> **SUPPLIED RECORDS**
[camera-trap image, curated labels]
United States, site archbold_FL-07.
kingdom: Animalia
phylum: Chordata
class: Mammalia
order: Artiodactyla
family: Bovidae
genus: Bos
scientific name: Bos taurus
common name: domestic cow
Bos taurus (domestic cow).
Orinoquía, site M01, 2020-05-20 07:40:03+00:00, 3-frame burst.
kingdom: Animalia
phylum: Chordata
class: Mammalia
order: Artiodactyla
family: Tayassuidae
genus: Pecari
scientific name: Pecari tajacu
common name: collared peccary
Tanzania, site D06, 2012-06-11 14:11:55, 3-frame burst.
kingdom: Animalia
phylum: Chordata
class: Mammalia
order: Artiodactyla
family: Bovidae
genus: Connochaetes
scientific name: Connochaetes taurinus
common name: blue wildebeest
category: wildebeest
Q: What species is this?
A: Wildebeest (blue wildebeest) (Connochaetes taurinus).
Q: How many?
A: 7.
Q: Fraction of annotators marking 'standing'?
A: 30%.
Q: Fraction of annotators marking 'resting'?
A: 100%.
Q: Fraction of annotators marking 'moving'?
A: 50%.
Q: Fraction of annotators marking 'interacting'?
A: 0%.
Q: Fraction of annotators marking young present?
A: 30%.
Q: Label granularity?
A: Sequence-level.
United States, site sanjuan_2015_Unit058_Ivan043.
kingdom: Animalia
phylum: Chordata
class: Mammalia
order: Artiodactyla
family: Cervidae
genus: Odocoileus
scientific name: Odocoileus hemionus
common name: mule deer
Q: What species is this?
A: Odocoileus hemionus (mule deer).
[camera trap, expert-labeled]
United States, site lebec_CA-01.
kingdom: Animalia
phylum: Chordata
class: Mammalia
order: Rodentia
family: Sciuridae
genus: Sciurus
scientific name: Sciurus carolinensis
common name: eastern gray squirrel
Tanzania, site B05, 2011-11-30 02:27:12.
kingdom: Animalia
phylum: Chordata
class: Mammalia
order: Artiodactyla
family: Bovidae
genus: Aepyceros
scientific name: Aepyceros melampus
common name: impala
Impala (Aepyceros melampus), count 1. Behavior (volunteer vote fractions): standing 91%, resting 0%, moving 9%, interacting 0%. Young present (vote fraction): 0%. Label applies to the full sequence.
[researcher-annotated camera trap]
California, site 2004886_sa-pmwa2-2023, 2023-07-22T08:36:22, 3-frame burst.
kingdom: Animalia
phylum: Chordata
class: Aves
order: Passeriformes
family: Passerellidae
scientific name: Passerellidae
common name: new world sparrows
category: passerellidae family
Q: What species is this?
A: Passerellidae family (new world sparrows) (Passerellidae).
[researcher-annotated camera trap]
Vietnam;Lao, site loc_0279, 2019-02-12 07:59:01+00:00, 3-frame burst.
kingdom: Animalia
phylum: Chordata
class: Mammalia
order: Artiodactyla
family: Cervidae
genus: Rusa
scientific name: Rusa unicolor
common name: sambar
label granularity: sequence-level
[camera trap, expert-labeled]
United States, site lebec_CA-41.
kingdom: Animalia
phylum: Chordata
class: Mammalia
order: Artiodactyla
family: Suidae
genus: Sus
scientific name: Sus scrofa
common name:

> **GOAL OF THE EXERCISE**
The entire listing is to be retyped exactly.

> **YOUR RESPONSE**
[camera-trap image, curated labels]
United States, site archbold_FL-07.
kingdom: Animalia
phylum: Chordata
class: Mammalia
order: Artiodactyla
family: Bovidae
genus: Bos
scientific name: Bos taurus
common name: domestic cow
Bos taurus (domestic cow).
Orinoquía, site M01, 2020-05-20 07:40:03+00:00, 3-frame burst.
kingdom: Animalia
phylum: Chordata
class: Mammalia
order: Artiodactyla
family: Tayassuidae
genus: Pecari
scientific name: Pecari tajacu
common name: collared peccary
Tanzania, site D06, 2012-06-11 14:11:55, 3-frame burst.
kingdom: Animalia
phylum: Chordata
class: Mammalia
order: Artiodactyla
family: Bovidae
genus: Connochaetes
scientific name: Connochaetes taurinus
common name: blue wildebeest
category: wildebeest
Q: What species is this?
A: Wildebeest (blue wildebeest) (Connochaetes taurinus).
Q: How many?
A: 7.
Q: Fraction of annotators marking 'standing'?
A: 30%.
Q: Fraction of annotators marking 'resting'?
A: 100%.
Q: Fraction of annotators marking 'moving'?
A: 50%.
Q: Fraction of annotators marking 'interacting'?
A: 0%.
Q: Fraction of annotators marking young present?
A: 30%.
Q: Label granularity?
A: Sequence-level.
United States, site sanjuan_2015_Unit058_Ivan043.
kingdom: Animalia
phylum: Chordata
class: Mammalia
order: Artiodactyla
family: Cervidae
genus: Odocoileus
scientific name: Odocoileus hemionus
common name: mule deer
Q: What species is this?
A: Odocoileus hemionus (mule deer).
[camera trap, expert-labeled]
United States, site lebec_CA-01.
kingdom: Animalia
phylum: Chordata
class: Mammalia
order: Rodentia
family: Sciuridae
genus: Sciurus
scientific name: Sciurus carolinensis
common name: eastern gray squirrel
Tanzania, site B05, 2011-11-30 02:27:12.
kingdom: Animalia
phylum: Chordata
class: Mammalia
order: Artiodactyla
family: Bovidae
genus: Aepyceros
scientific name: Aepyceros melampus
common name: impala
Impala (Aepyceros melampus), count 1. Behavior (volunteer vote fractions): standing 91%, resting 0%, moving 9%, interacting 0%. Young present (vote fraction): 0%. Label applies to the full sequence.
[researcher-annotated camera trap]
California, site 2004886_sa-pmwa2-2023, 2023-07-22T08:36:22, 3-frame burst.
kingdom: Animalia
phylum: Chordata
class: Aves
order: Passeriformes
family: Passerellidae
scientific name: Passerellidae
common name: new world sparrows
category: passerellidae family
Q: What species is this?
A: Passerellidae family (new world sparrows) (Passerellidae).
[researcher-annotated camera trap]
Vietnam;Lao, site loc_0279, 2019-02-12 07:59:01+00:00, 3-frame burst.
kingdom: Animalia
phylum: Chordata
class: Mammalia
order: Artiodactyla
family: Cervidae
genus: Rusa
scientific name: Rusa unicolor
common name: sambar
label granularity: sequence-level
[camera trap, expert-labeled]
United States, site lebec_CA-41.
kingdom: Animalia
phylum: Chordata
class: Mammalia
order: Artiodactyla
family: Suidae
genus: Sus
scientific name: Sus scrofa
common name:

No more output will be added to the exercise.